SOURCE TEXT:
···

Repair Brittle, Bleached Hair With These 7 Expert-Backed Tips
For one, swap your harsh hair elastics for gentler, satin ones.
Ask any hairstylist if you should ever bleach your hair at home and you’ll likely get a mix of worried, and even angry, responses. However, many people have decided to take matters into their not-entirely-capable hands and go platinum blonde in the comfort of their homes. Even if results look ok, odds are your hair doesn’t feel healthy. Instead, it probably feels brittle, dry, and it may look uneven or brassy.
If you’re looking to repair bleached hair from your boxed dye nightmares, we asked four professionals to give us some tips. From the products you should buy to the actions you should take, here’s how to get your healthy hair back.
1. Take a break from the bleach.
“If you have dry, damaged hair, I recommend taking a break from all color and just using treatments to repair and hydrate,” says Rita Hazan, a New York-based celebrity hairstylist who’s worked with people such as Beyoncé, Jennifer Lopez, and Jessica Simpson.
Bleach works by chemically stripping color from your hair, and when it comes to box dye, manufacturers base their formulas on “average hair” rather than your specific hair type. This means that the at-home hair dye you’ve chosen could dissolve a little pigment or absolutely obliterate your hair. The only thing worse than using harmful products on your hair once is layering harmful products. Do as Hazan says and, “take a break so your hair doesn’t break.”

···

PROVIDED DATA:
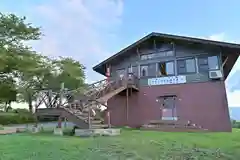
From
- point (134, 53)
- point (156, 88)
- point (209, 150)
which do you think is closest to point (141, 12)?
point (134, 53)

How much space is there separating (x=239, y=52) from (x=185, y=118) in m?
4.99

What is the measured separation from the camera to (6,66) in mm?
20625

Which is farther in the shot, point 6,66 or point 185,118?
point 6,66

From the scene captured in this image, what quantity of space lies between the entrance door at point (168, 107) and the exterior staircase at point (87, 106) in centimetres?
237

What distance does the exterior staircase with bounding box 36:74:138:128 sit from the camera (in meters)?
10.9

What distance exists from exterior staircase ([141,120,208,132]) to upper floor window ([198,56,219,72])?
337 centimetres

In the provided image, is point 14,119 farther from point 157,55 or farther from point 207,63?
point 207,63

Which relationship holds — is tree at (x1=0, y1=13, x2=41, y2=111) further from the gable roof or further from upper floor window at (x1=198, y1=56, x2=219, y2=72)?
upper floor window at (x1=198, y1=56, x2=219, y2=72)

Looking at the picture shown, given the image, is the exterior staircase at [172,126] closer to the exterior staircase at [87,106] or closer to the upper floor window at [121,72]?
the exterior staircase at [87,106]

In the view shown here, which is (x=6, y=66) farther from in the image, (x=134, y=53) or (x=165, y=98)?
(x=165, y=98)

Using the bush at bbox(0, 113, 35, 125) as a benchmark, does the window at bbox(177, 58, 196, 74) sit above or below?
above

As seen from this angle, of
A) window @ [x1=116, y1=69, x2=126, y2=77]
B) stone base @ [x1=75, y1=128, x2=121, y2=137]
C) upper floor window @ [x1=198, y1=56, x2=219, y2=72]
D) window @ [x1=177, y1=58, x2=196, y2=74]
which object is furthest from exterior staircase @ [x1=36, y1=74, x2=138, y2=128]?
upper floor window @ [x1=198, y1=56, x2=219, y2=72]

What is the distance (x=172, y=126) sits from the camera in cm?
1410

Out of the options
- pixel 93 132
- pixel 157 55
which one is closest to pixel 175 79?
pixel 157 55
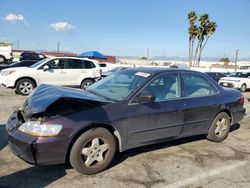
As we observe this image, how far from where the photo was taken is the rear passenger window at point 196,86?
4.79 metres

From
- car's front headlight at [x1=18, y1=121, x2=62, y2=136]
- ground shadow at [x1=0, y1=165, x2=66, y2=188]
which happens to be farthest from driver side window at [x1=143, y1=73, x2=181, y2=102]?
ground shadow at [x1=0, y1=165, x2=66, y2=188]

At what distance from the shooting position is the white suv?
33.6 feet

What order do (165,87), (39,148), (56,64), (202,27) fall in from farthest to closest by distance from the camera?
(202,27) < (56,64) < (165,87) < (39,148)

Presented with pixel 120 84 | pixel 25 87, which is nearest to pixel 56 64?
pixel 25 87

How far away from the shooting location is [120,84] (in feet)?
15.1

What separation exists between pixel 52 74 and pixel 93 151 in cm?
767

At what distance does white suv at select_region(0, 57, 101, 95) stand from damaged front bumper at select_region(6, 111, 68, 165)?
7.37 meters

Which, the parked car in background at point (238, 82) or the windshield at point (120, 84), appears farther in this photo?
the parked car in background at point (238, 82)

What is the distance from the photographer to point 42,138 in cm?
327

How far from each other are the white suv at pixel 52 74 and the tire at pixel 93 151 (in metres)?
7.54

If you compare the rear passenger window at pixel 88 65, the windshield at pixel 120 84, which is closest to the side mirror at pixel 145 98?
the windshield at pixel 120 84

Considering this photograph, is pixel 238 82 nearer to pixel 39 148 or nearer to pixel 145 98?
pixel 145 98

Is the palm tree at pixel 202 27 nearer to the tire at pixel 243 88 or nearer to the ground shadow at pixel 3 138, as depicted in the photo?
the tire at pixel 243 88

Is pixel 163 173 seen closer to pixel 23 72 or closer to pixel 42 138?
pixel 42 138
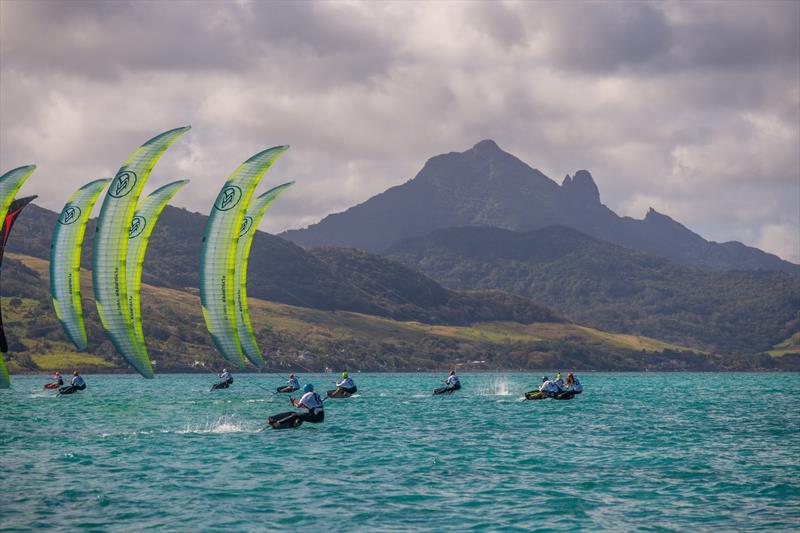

···

DIRECTIVES:
a: Name every celebrity whom the bleached-hair article says Rita Hazan has worked with.
b: Give the rows as a numbered list, starting at the line containing "At what distance from" and ending at the line containing "(202,27) < (56,64) < (165,87) < (39,148)", and leave out blank lines.

FULL ANSWERS:
a: Beyoncé, Jennifer Lopez, Jessica Simpson

b:
1. At what distance from the shooting position is the white suv?
2. 33.6 feet
3. What order do (165,87), (39,148), (56,64), (202,27) fall in from farthest to closest by distance from the camera?
4. (202,27) < (56,64) < (165,87) < (39,148)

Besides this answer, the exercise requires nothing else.